BEGIN
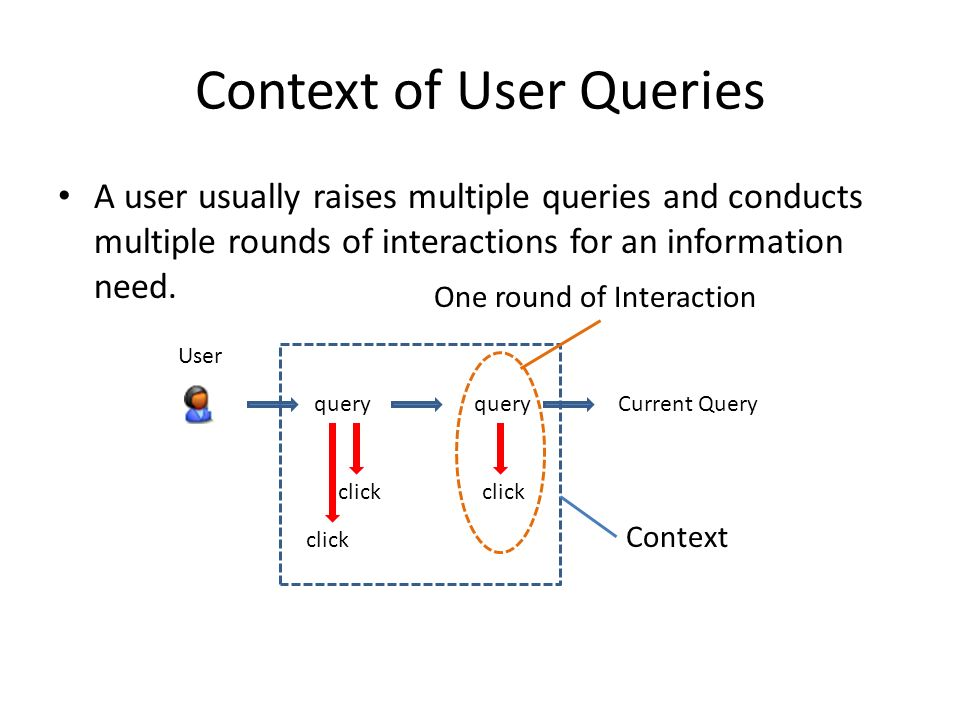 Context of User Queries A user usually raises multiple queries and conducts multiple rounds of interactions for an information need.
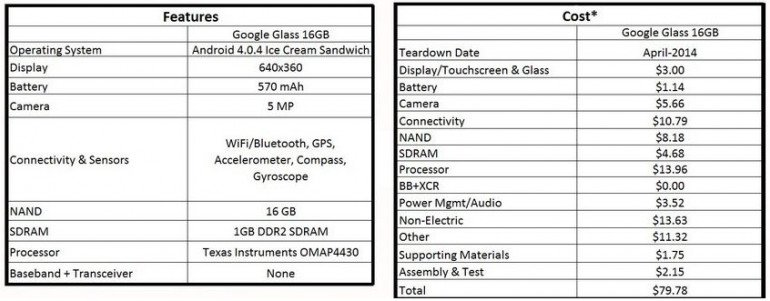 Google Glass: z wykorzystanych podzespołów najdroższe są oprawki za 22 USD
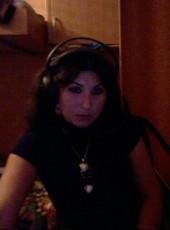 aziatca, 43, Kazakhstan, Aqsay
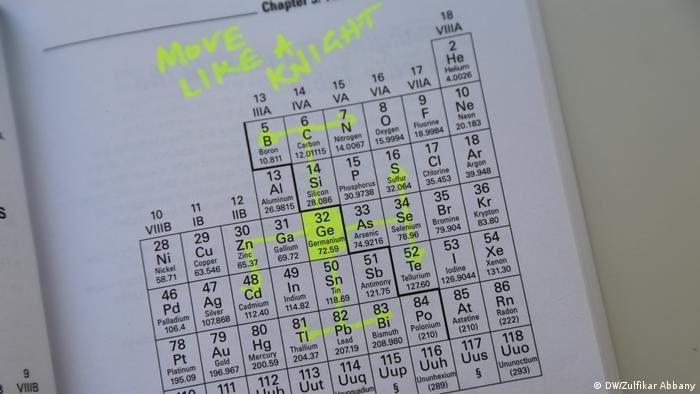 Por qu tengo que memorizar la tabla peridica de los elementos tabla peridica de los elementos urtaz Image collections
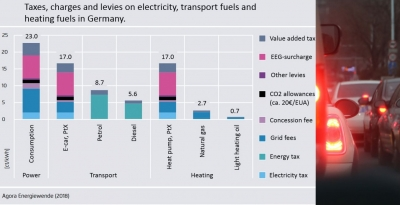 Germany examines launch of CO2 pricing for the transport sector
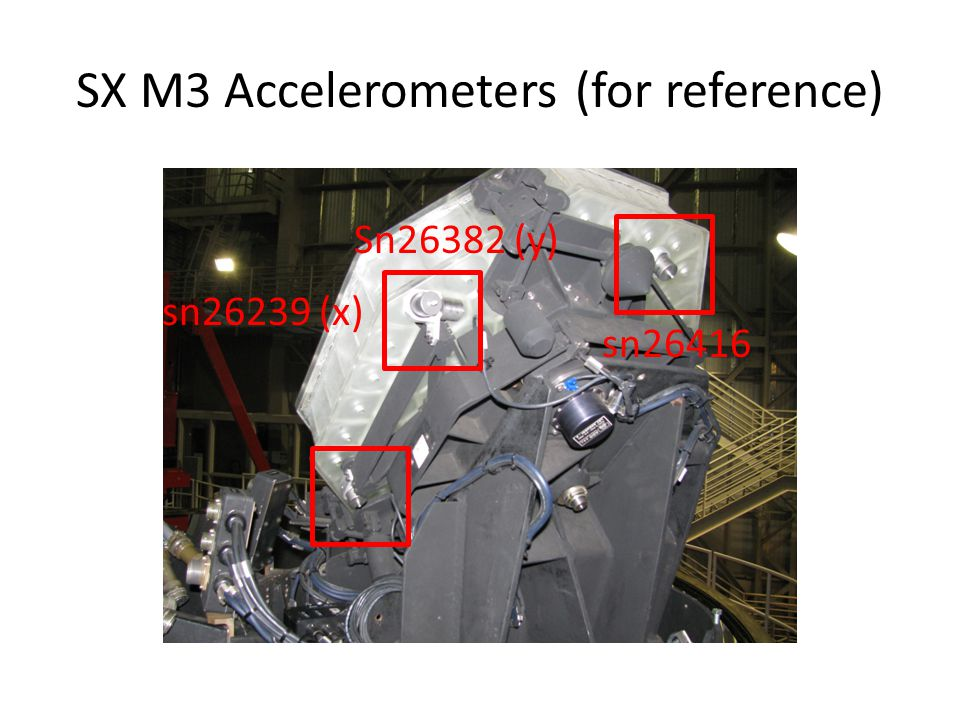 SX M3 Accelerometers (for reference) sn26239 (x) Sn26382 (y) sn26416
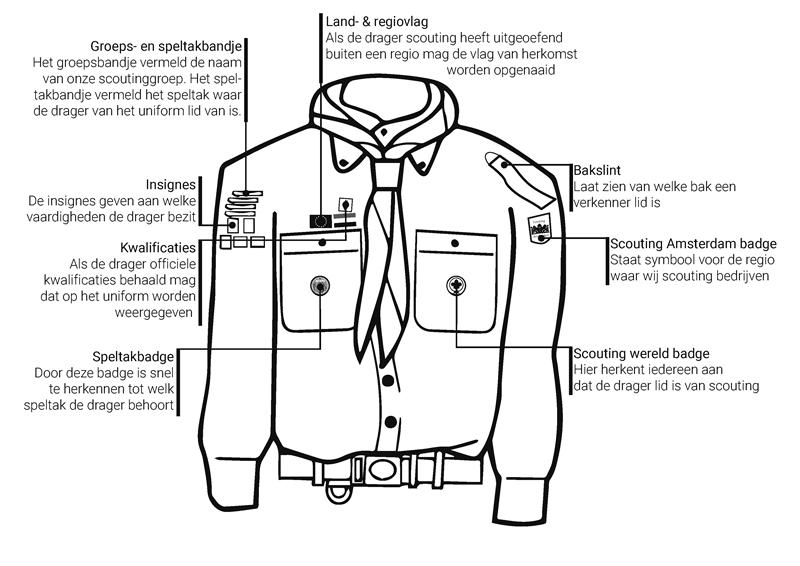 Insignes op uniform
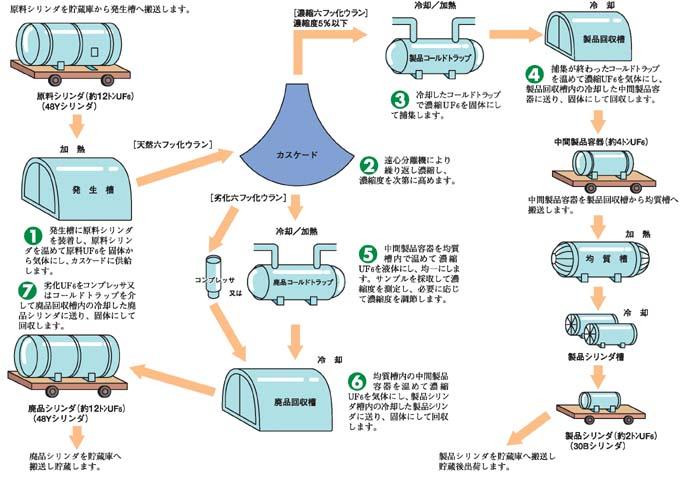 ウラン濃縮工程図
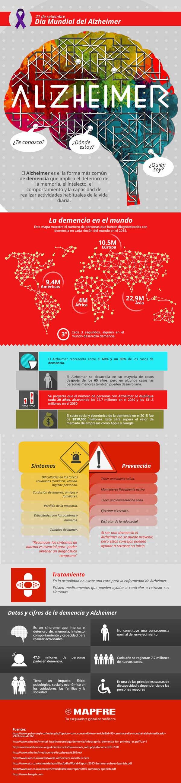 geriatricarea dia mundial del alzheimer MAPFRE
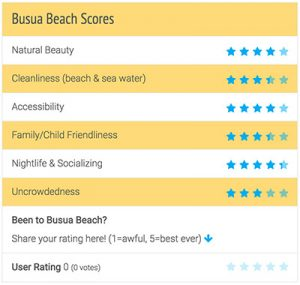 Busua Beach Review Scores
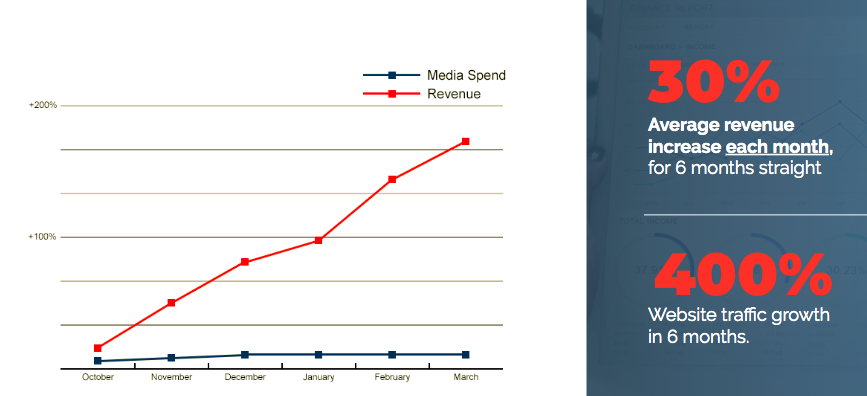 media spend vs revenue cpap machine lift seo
END
BEGIN
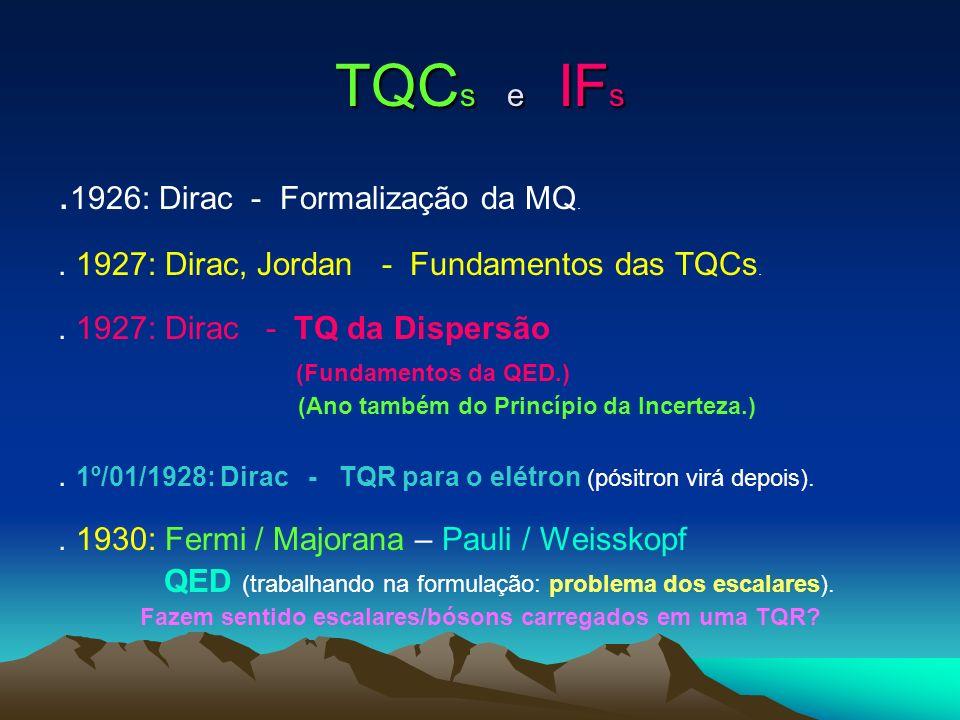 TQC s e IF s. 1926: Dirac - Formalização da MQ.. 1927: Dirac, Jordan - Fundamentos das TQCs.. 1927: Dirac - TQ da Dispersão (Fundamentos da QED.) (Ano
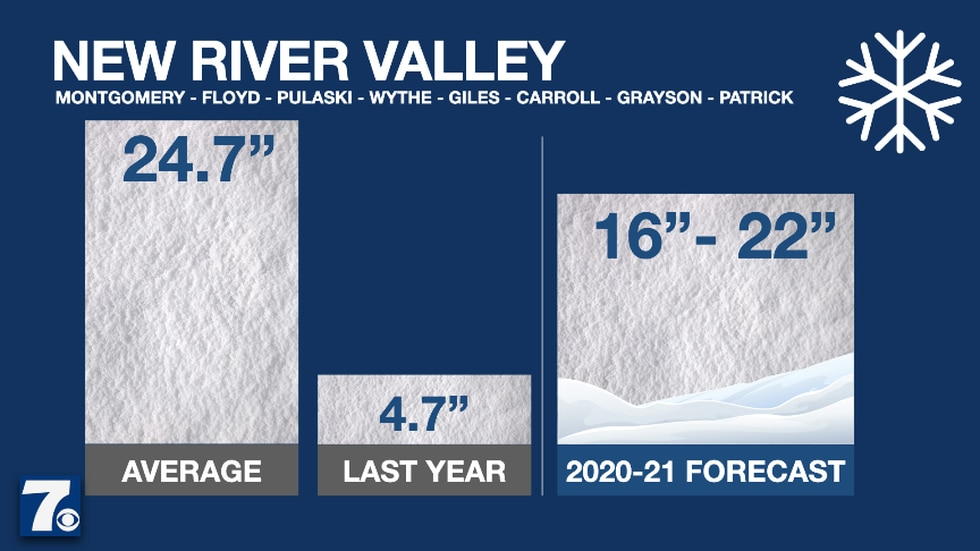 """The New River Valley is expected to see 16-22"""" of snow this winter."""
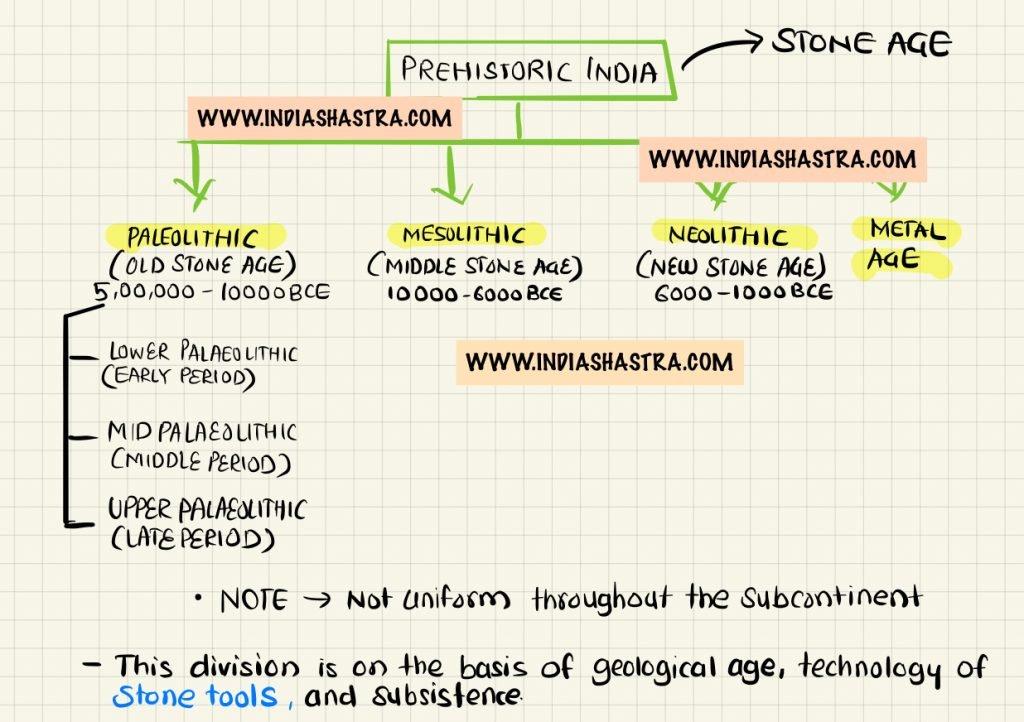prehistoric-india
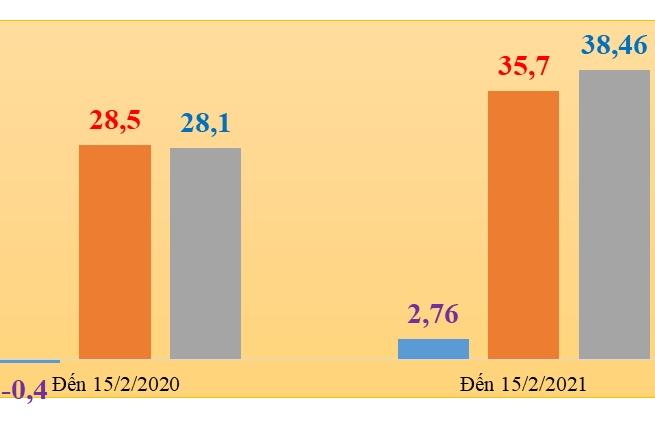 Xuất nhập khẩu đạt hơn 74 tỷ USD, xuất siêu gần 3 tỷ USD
END
■ About this task ■
Set down word for word the lines above from the one with "geriatricarea dia mundial" up to and including the one with "media spend vs revenue cpap machine lift seo". Omit every picture.

■ Answer area ■
 geriatricarea dia mundial del alzheimer MAPFRE
 Busua Beach Review Scores
 media spend vs revenue cpap machine lift seo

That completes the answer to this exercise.